(Image and text data from the web)
──────────

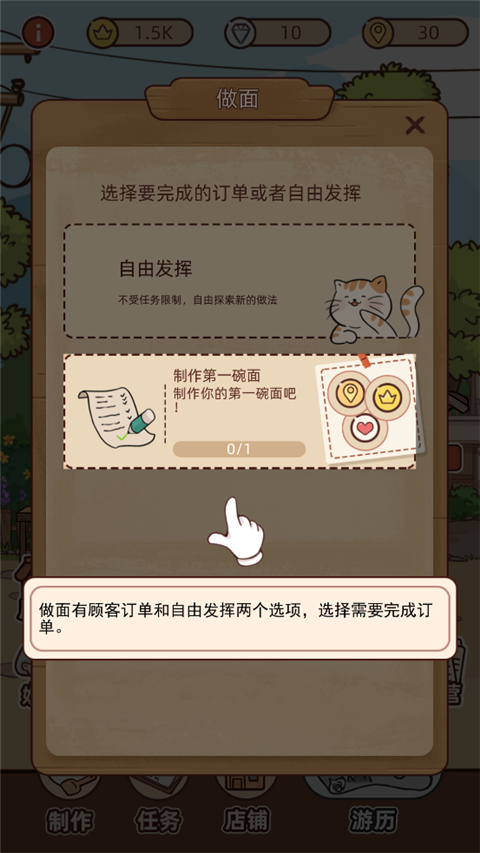 奶奶的面馆内置菜单 奶奶的面馆内置菜单
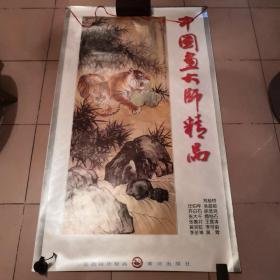 挂历：中国画大师精品（宣纸挂历极品）（148x85cm）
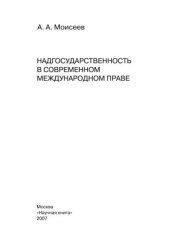 book Надгосударственность в современном международном праве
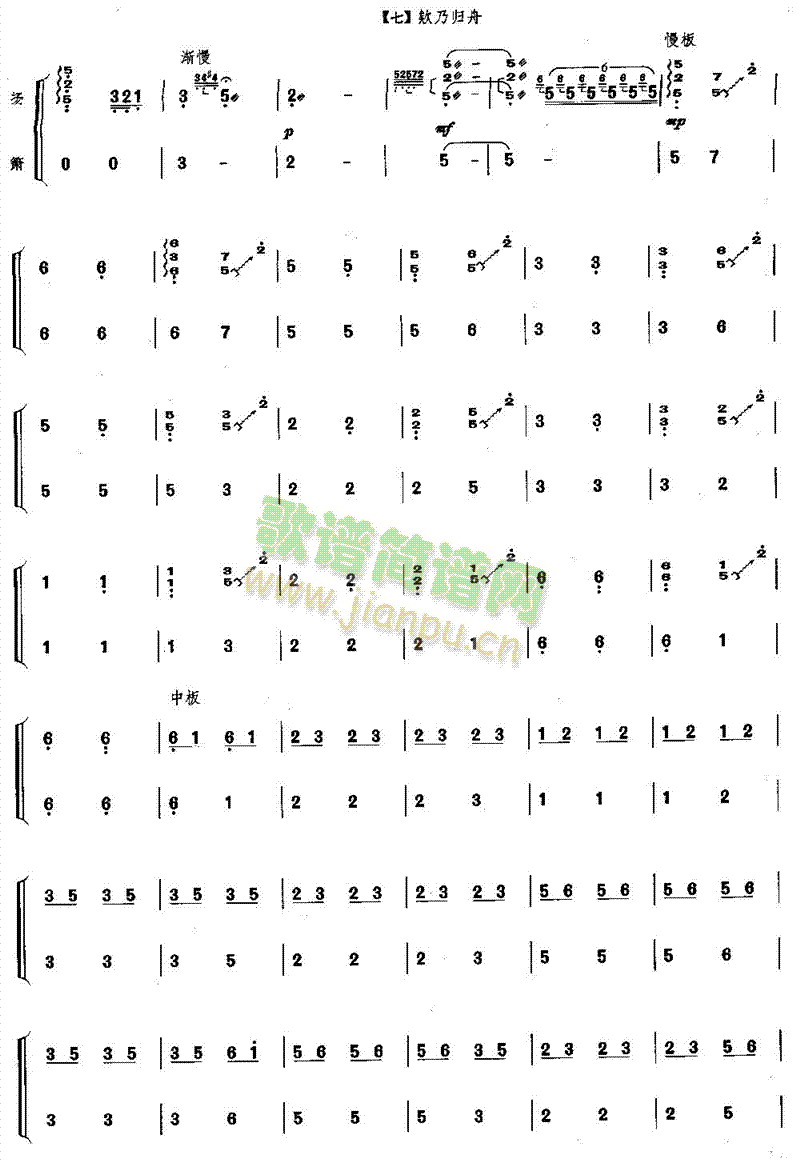 ��������ҹ(������(l�� )�V)5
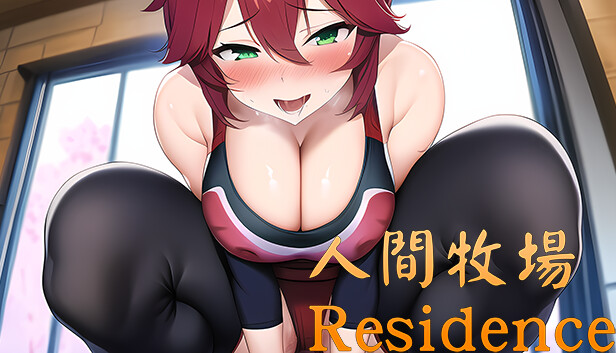 人間牧場 Residence
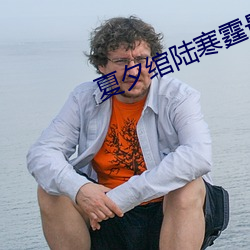夏夕绾陆寒霆最新 飘风过耳）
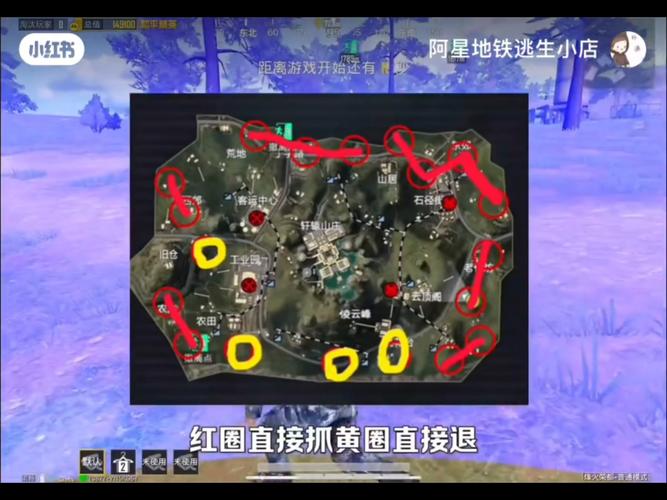 绝地求生怎么换地图?最新版本地图切换方法详解-4 绝地求生怎么换地图?最新版本地图切换方法详解-4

──────────

_ASSIGNMENT_. Rewrite all of the records with "Residence" swapped for "Hotel" and every other part left unchanged. Leave the pictures out of your answer.

_RESPONSE TO THIS EXERCISE_.
 奶奶的面馆内置菜单 奶奶的面馆内置菜单
 挂历：中国画大师精品（宣纸挂历极品）（148x85cm）
 book Надгосударственность в современном международном праве
 ��������ҹ(������(l�� )�V)5
 人間牧場 Hotel
夏夕绾陆寒霆最新 飘风过耳）
 绝地求生怎么换地图?最新版本地图切换方法详解-4 绝地求生怎么换地图?最新版本地图切换方法详解-4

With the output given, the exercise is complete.